At the top of the stairs, The Ghoul removed his glasses. It was almost dusk, getting too dark for him to see through the polarized lenses. Most of the rows of seats, which had been part of the original bus, had been removed. Only two in the front still remained, leaving the rest of the space a clear platform. Besides the Reverend, there were two other people. One was a younger version of the Reverend, dressed in an identical cream-colored suit. Most likely his son, the younger man was in his twenties and wore a headset with a microphone. One hand was cupped over the transmitter near his mouth. The other person was a woman, too old to be either man’s wife. She was staring through some binoculars when she exclaimed suddenly, “There she is. It’s my Bonnie.”

His presence still unnoticed, The Ghoul followed the woman’s trembling arm which pointed to a group of people approaching the line of deputies from inside the compound. The leader he recognized as John the New Baptist. With him were seven young women dressed in shapeless long white robes. Their heads were clean shaven.

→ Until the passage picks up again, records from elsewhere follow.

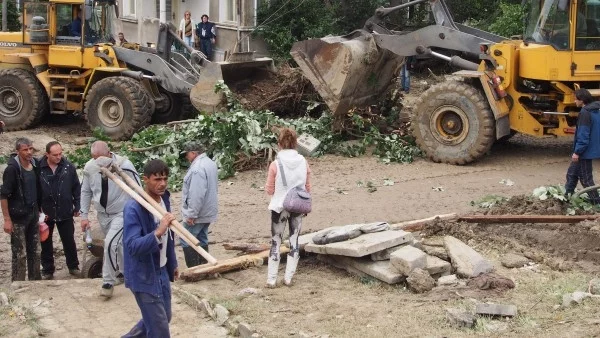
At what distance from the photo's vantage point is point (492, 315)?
7.61 metres

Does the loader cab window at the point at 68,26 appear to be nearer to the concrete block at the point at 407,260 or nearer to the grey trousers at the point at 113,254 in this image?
the grey trousers at the point at 113,254

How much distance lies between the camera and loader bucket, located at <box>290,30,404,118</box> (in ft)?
51.5

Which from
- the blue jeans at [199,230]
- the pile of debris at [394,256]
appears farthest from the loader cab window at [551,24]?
the blue jeans at [199,230]

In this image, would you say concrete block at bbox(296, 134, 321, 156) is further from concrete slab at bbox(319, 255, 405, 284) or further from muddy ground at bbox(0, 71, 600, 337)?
concrete slab at bbox(319, 255, 405, 284)

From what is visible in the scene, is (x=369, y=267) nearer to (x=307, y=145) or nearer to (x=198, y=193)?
→ (x=198, y=193)

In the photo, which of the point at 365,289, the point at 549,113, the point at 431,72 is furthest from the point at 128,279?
the point at 431,72

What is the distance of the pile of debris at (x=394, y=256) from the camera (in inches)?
342

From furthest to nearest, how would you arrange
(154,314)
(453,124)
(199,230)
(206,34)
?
1. (206,34)
2. (453,124)
3. (199,230)
4. (154,314)

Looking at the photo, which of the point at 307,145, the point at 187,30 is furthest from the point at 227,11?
the point at 307,145

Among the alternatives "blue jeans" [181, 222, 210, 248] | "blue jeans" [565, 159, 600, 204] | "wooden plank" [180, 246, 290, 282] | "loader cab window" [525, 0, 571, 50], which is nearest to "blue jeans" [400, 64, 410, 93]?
"loader cab window" [525, 0, 571, 50]

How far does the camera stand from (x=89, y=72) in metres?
18.9

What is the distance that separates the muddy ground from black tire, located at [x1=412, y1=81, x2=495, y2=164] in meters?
0.28

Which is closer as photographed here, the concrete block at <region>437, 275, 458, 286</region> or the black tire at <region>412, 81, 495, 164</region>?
the concrete block at <region>437, 275, 458, 286</region>

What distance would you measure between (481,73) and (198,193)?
7.13 meters
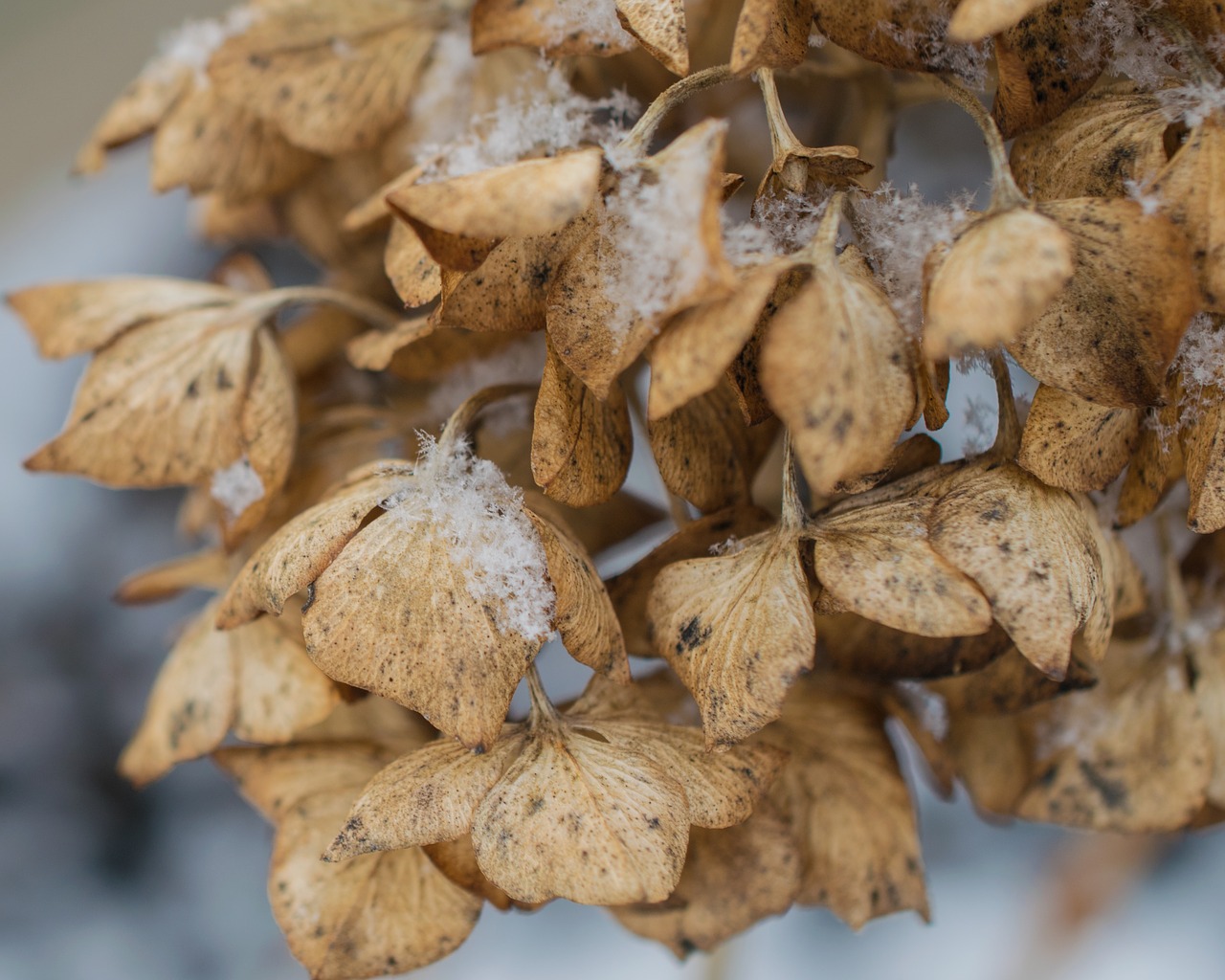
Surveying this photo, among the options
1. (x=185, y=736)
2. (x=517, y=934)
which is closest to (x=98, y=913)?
(x=517, y=934)

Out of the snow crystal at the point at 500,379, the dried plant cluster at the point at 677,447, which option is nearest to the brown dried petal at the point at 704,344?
the dried plant cluster at the point at 677,447

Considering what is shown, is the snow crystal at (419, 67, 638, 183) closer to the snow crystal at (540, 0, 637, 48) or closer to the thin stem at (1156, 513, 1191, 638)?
the snow crystal at (540, 0, 637, 48)

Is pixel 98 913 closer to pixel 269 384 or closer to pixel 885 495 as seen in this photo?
pixel 269 384

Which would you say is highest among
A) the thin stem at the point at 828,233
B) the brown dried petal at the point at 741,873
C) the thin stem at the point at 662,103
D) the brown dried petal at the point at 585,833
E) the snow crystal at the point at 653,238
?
the thin stem at the point at 662,103

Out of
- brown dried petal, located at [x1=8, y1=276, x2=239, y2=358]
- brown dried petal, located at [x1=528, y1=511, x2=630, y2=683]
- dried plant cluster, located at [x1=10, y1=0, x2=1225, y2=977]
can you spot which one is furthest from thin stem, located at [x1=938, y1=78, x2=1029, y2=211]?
brown dried petal, located at [x1=8, y1=276, x2=239, y2=358]

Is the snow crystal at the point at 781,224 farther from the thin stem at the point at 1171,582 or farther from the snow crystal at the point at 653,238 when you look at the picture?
the thin stem at the point at 1171,582

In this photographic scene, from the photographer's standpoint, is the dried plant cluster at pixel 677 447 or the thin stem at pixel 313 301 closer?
the dried plant cluster at pixel 677 447

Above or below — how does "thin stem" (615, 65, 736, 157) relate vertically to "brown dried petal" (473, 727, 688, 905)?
above

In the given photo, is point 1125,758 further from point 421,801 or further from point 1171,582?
point 421,801
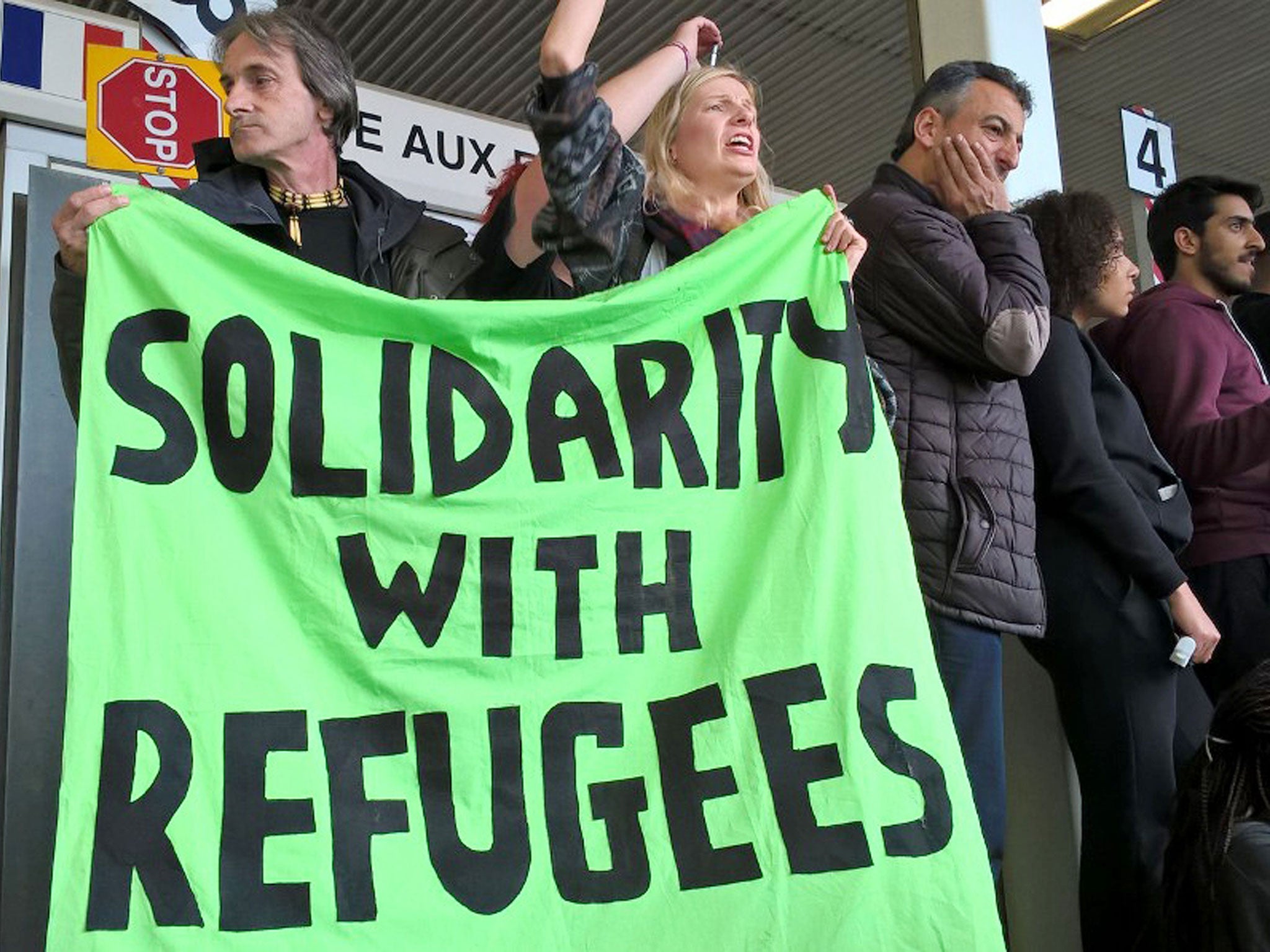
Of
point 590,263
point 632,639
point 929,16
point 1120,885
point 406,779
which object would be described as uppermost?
point 929,16

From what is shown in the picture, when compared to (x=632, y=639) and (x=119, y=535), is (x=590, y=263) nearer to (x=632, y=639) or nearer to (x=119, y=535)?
(x=632, y=639)

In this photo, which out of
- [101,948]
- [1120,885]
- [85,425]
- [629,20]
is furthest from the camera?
[629,20]

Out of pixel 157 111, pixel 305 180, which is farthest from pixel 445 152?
pixel 305 180

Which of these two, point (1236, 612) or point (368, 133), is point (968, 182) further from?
point (368, 133)

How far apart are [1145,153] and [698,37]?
10.8ft

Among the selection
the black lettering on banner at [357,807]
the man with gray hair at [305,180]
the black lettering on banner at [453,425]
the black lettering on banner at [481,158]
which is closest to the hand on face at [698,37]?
the man with gray hair at [305,180]

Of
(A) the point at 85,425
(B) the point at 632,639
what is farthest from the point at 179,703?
(B) the point at 632,639

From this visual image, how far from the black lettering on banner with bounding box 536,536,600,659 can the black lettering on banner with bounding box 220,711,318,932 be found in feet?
1.12

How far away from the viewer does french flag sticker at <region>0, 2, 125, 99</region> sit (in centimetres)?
370

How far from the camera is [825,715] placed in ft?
6.37

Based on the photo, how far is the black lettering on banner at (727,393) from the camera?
211 centimetres

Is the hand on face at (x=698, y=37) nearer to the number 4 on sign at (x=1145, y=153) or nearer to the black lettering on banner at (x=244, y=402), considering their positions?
the black lettering on banner at (x=244, y=402)

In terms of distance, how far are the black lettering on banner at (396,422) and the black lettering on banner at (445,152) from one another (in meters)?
2.61

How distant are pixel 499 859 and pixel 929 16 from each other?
272 cm
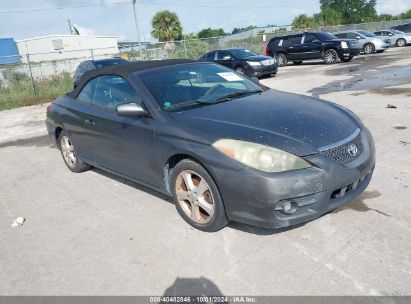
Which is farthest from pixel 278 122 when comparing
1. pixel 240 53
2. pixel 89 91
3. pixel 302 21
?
pixel 302 21

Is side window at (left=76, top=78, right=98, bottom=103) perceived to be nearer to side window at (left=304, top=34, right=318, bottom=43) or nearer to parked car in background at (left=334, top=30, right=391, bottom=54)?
side window at (left=304, top=34, right=318, bottom=43)

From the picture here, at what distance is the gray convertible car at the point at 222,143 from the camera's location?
299 cm

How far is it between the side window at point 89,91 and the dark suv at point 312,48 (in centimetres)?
1705

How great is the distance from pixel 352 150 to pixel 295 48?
62.0 ft

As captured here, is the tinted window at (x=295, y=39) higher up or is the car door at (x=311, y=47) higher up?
the tinted window at (x=295, y=39)

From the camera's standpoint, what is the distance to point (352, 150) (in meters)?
3.27

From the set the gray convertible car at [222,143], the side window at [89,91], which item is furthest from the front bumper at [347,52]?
the side window at [89,91]

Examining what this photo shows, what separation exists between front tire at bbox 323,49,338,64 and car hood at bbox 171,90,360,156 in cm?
1707

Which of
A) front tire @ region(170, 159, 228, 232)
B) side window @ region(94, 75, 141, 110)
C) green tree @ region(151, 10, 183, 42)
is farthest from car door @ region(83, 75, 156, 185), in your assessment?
green tree @ region(151, 10, 183, 42)

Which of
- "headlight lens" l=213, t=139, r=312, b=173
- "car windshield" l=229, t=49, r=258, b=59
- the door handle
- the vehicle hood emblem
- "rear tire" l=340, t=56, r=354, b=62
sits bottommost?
"rear tire" l=340, t=56, r=354, b=62

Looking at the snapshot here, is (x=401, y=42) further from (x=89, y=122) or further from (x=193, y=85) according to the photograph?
(x=89, y=122)

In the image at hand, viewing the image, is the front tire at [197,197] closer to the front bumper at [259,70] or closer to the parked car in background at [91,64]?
the parked car in background at [91,64]

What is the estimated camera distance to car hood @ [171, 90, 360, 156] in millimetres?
3098

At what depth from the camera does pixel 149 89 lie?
12.9 feet
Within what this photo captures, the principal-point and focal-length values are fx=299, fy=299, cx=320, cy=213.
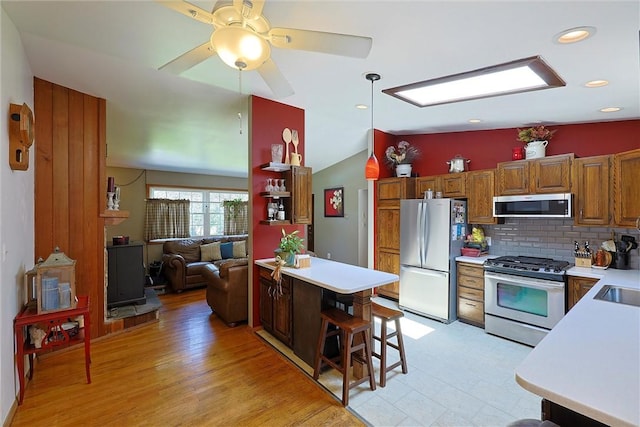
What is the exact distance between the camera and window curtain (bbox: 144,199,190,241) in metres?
6.39

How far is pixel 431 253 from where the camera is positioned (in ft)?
13.1

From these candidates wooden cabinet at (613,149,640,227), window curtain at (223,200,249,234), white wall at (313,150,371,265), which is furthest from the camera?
window curtain at (223,200,249,234)

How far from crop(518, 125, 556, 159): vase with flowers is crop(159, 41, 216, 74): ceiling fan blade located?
11.9ft

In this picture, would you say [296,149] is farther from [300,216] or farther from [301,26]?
[301,26]

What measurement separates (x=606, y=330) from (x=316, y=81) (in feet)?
9.00

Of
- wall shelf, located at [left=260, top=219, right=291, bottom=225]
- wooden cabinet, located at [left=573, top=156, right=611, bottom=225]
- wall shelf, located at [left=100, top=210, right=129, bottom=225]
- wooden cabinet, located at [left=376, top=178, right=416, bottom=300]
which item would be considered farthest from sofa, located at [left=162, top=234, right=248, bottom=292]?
wooden cabinet, located at [left=573, top=156, right=611, bottom=225]

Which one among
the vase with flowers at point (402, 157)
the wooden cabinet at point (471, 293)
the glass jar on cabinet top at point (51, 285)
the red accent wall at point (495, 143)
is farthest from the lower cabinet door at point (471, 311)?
the glass jar on cabinet top at point (51, 285)

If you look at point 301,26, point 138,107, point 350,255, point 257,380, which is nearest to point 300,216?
point 257,380

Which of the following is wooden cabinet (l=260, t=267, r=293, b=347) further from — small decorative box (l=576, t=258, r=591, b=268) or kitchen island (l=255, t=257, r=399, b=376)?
small decorative box (l=576, t=258, r=591, b=268)

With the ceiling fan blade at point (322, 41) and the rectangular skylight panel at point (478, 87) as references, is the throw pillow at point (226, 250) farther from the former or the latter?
the ceiling fan blade at point (322, 41)

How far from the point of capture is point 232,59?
4.91ft

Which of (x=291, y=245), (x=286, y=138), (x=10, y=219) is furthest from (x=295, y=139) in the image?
(x=10, y=219)

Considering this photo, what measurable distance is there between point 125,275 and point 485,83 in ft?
15.7

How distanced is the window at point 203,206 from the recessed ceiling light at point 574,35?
638 centimetres
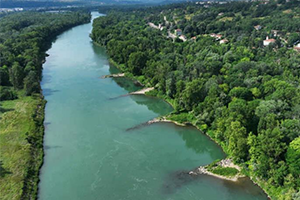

“Dean, she’s there. My granddaughter’s there,” exclaimed the woman. “Last one on the left.”

The young man nodded and spoke rapidly into his microphone, his demeanor military precise.

John the New Baptist wasn’t a large man, but his presence was unmistakable. Even from his perch atop the bus thirty yards away, The Ghoul felt the cult leader’s draw. He began to smile as he noticed the other’s smile and caught himself. He’d seen pictures of Jonestown and of the cult members who’d killed themselves by drinking cyanide-laced Kool-Aid all because of the charismatic power of one man. The Ghoul felt that power now and fought against it.